The second problem is the element size which will be something completely mad. It should be 1, so make it 1. The issue here is that there is no SetElementSize function to lean on.

Try this:

  ElemSizeAddr: PWord; // Need a two-byte type
  BrokenAnsiString: AnsiString; // The patient we are trying to cure
  ElemSizeAddr := Pointer(PAnsiChar(BrokenAnsiString) - 10);
  ElemSizeAddr^ := 1; // The size of the element

That should do it!

Now if the StringCodePage/SetCodePage thing didn't work, you can do the same as above, changing the line where we get the address to deduct 12, instead of 10.

It has hack scribbled all over it, that's why I love it.

You are going to need to port those DLLs eventually, but this makes the port more manageable.

One final word - depending on how you return the AnsiString (function result, output parameter, etc) you may need to first assign the string to a different AnsiString variable just to make sure there is no trouble with memory being overwritten.

You'll likely just need to convert the DLL to 2009. According to Embarcadero, the conversion to 2009 is 'easy' and should take you no time at all.

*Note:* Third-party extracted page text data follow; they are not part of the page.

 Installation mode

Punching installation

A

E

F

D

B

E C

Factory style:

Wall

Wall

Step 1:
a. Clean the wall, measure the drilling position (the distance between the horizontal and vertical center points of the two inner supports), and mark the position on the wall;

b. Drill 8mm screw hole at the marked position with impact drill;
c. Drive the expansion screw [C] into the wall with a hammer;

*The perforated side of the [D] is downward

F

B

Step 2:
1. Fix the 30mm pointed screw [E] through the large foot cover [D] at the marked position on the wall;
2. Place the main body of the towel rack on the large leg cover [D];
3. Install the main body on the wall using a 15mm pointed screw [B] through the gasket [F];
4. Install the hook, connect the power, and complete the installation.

Your DLL should not be returning AnsiString values to begin with. The only way that would work correctly in the first place is if both DLL and EXE were compiled with the ShareMem unit, and even then only if they are compiled with the same Delphi version. D2007's memory manager is not compatible with D2009's memory manager (or any other cross-version use of memory managers), AFAIK.

I agree with Rob and Remy here: common Dlls should return PAnsiChar instead of AnsiStrings.

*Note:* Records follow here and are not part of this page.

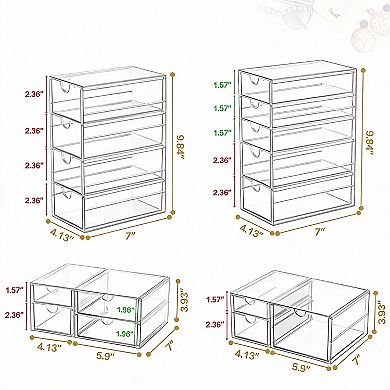 2.36"
2.36"
2.36"
2.36"
9.84"
4.13"
7"

1.57"
1.57"
1.57"
2.36"
2.36"
9.84"
4.13"
7"

1.57"
2.36"
1.96"
1.96"
3.93"
4.13"
5.9"
7"

1.57"
2.36"
3.93"
4.13"
5.9"
7"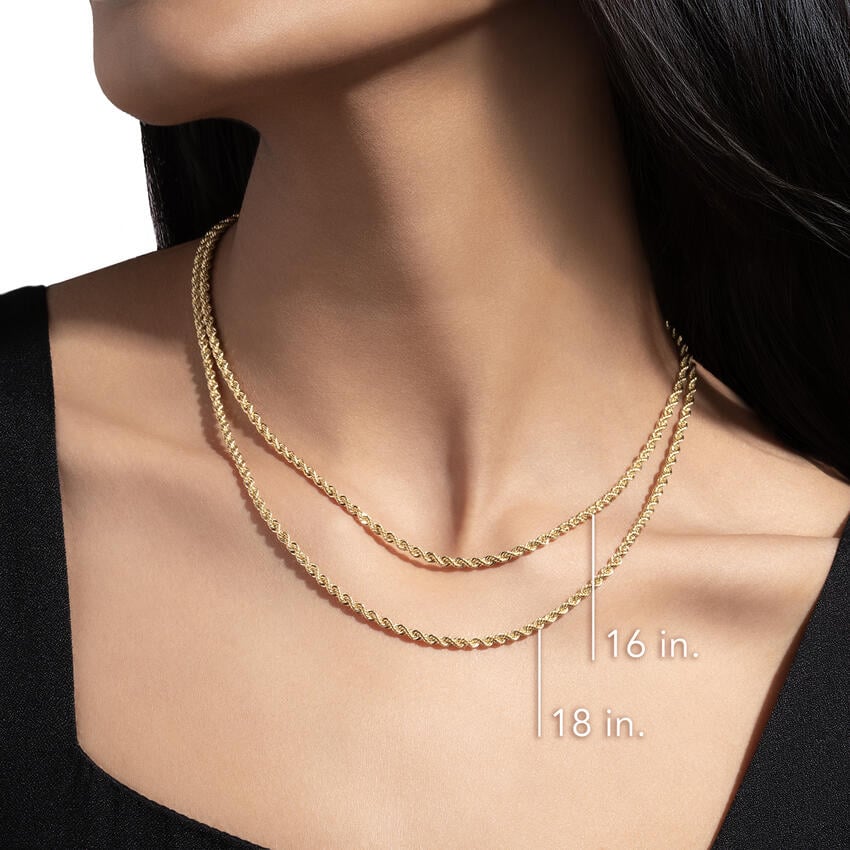 16 in.

18 in.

If the DLL works OK compiled with D2009, why simply doesn't stop compiling it with D2007 and start compiling it with D2009 once and for all?

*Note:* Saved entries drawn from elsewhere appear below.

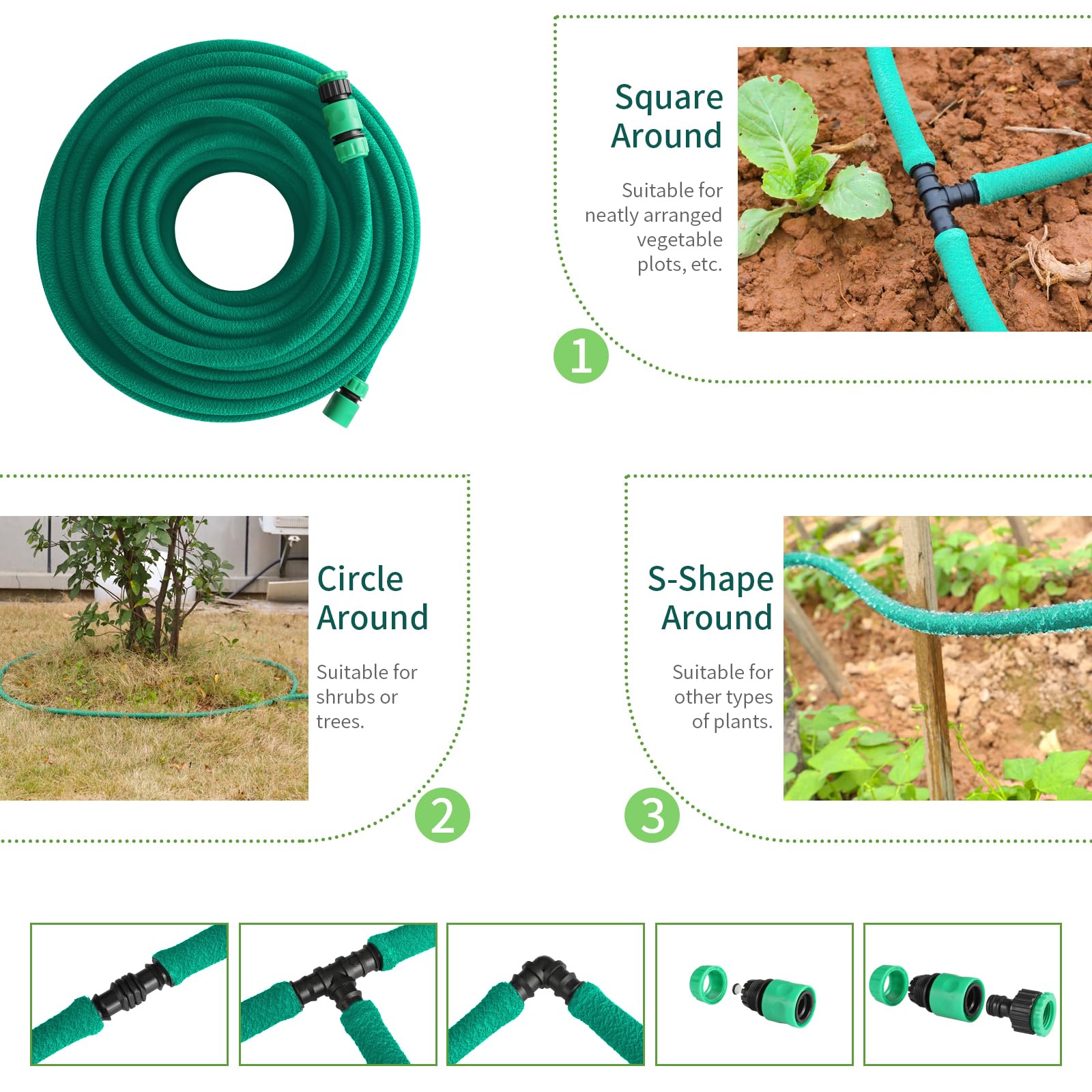 Square Around

Suitable for neatly arranged vegetable plots, etc.

1

Circle Around

Suitable for shrubs or trees.

2

S-Shape Around

Suitable for other types of plants.

3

Just as a quick solution here: if your actual data that you pass back from dll in the string does not exceed 255 chars, you can change both the in-dll and interface declerations to use ShortString, which will work regardless of 2007/2009 version. Since you're using AnsiString already on 2007 without a codepage identifier, unicode wont give you any trouble.

if you go this way, all you need to do is change the declarations like:

function MyStringReturningFunction : ShortString ; external 'MyLibrary.dll';

(and in dll: function MyStringReturningFunction : ShortString; respectively)

Same goes for input/output parameters of course:

procedure MyStringTakingAndReturningFunction(s1:ShortString; var s2:ShortString); external 'MyLibrary.dll';

Should be easier than changing a lot of code. But be careful, as I said, your data must not exceed 255 characters since that is the maximum size a ShortString can hold.